▶ [The task] Without pictures, repeat the lines of the entries from the one containing "Focused mature grey" through the last, both ends included, and nothing else.

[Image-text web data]
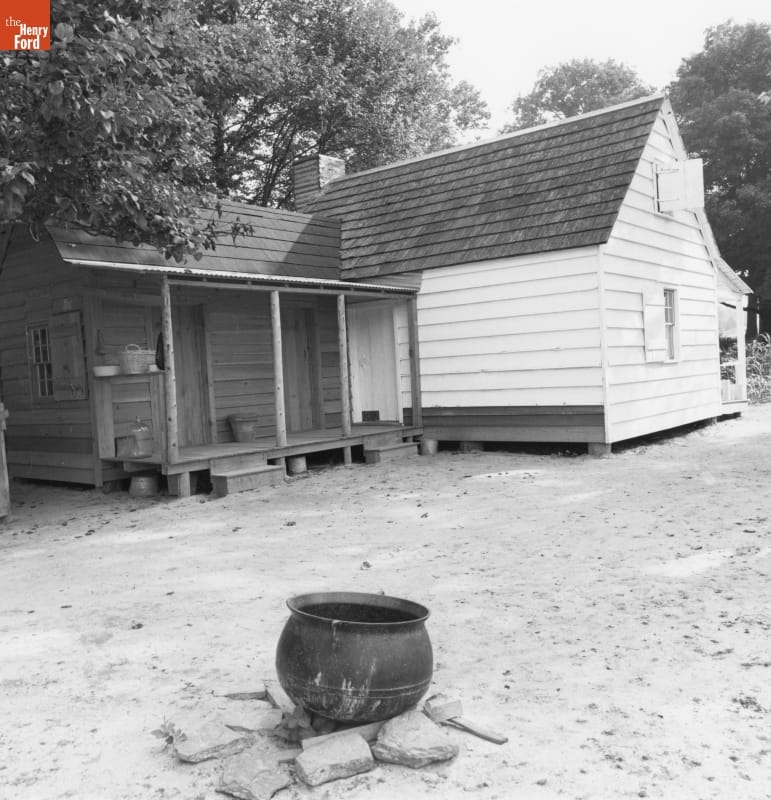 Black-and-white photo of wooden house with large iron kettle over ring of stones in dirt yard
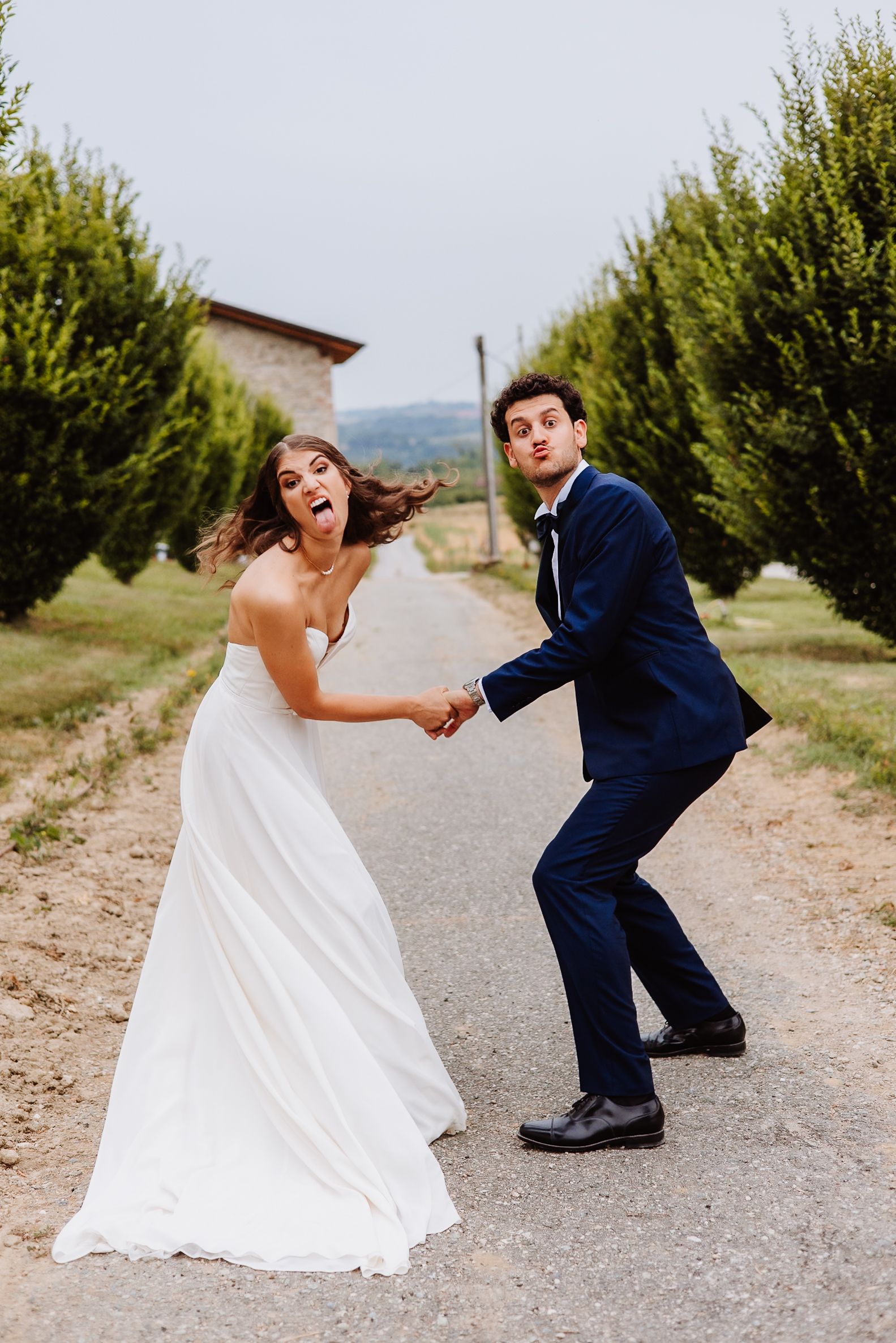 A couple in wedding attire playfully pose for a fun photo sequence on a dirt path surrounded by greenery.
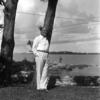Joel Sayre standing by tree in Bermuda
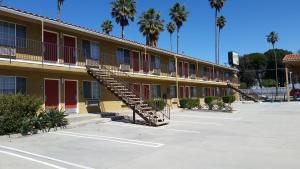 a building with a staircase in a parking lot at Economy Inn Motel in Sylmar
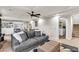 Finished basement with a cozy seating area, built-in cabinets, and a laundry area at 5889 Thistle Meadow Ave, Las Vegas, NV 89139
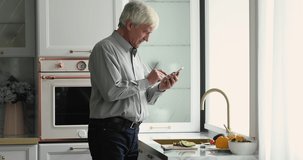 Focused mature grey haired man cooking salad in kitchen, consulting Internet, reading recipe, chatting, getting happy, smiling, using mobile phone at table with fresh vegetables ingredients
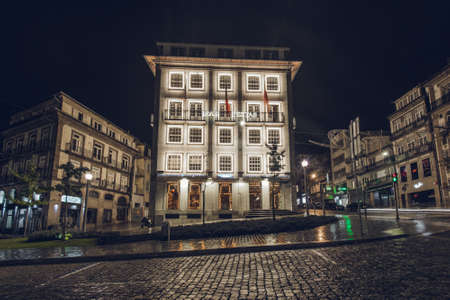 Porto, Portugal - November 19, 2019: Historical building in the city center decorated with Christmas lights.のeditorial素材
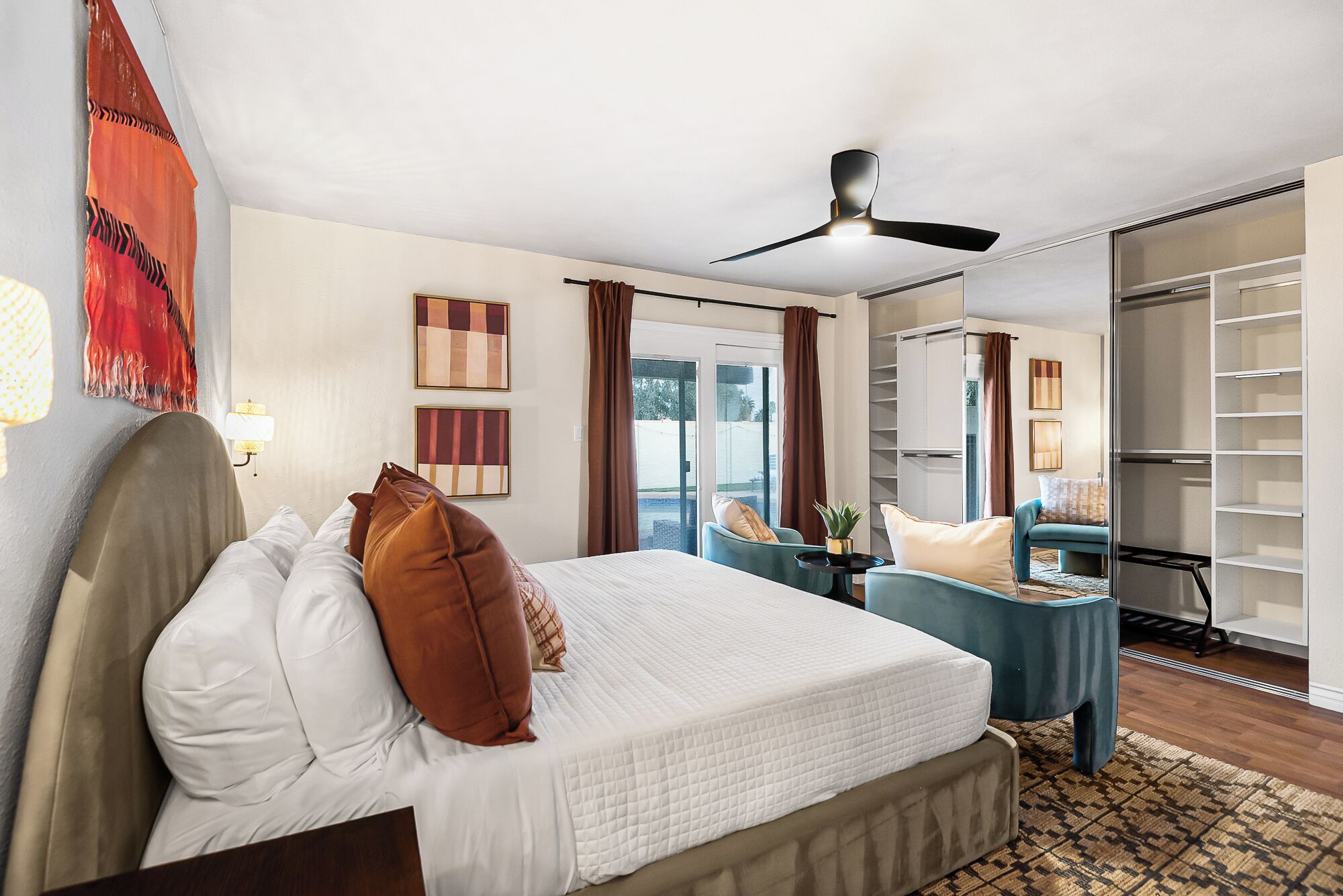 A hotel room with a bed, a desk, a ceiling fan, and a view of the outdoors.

▶ [Your solution]
 Focused mature grey haired man cooking salad in kitchen, consulting Internet, reading recipe, chatting, getting happy, smiling, using mobile phone at table with fresh vegetables ingredients
 Porto, Portugal - November 19, 2019: Historical building in the city center decorated with Christmas lights.のeditorial素材
 A hotel room with a bed, a desk, a ceiling fan, and a view of the outdoors.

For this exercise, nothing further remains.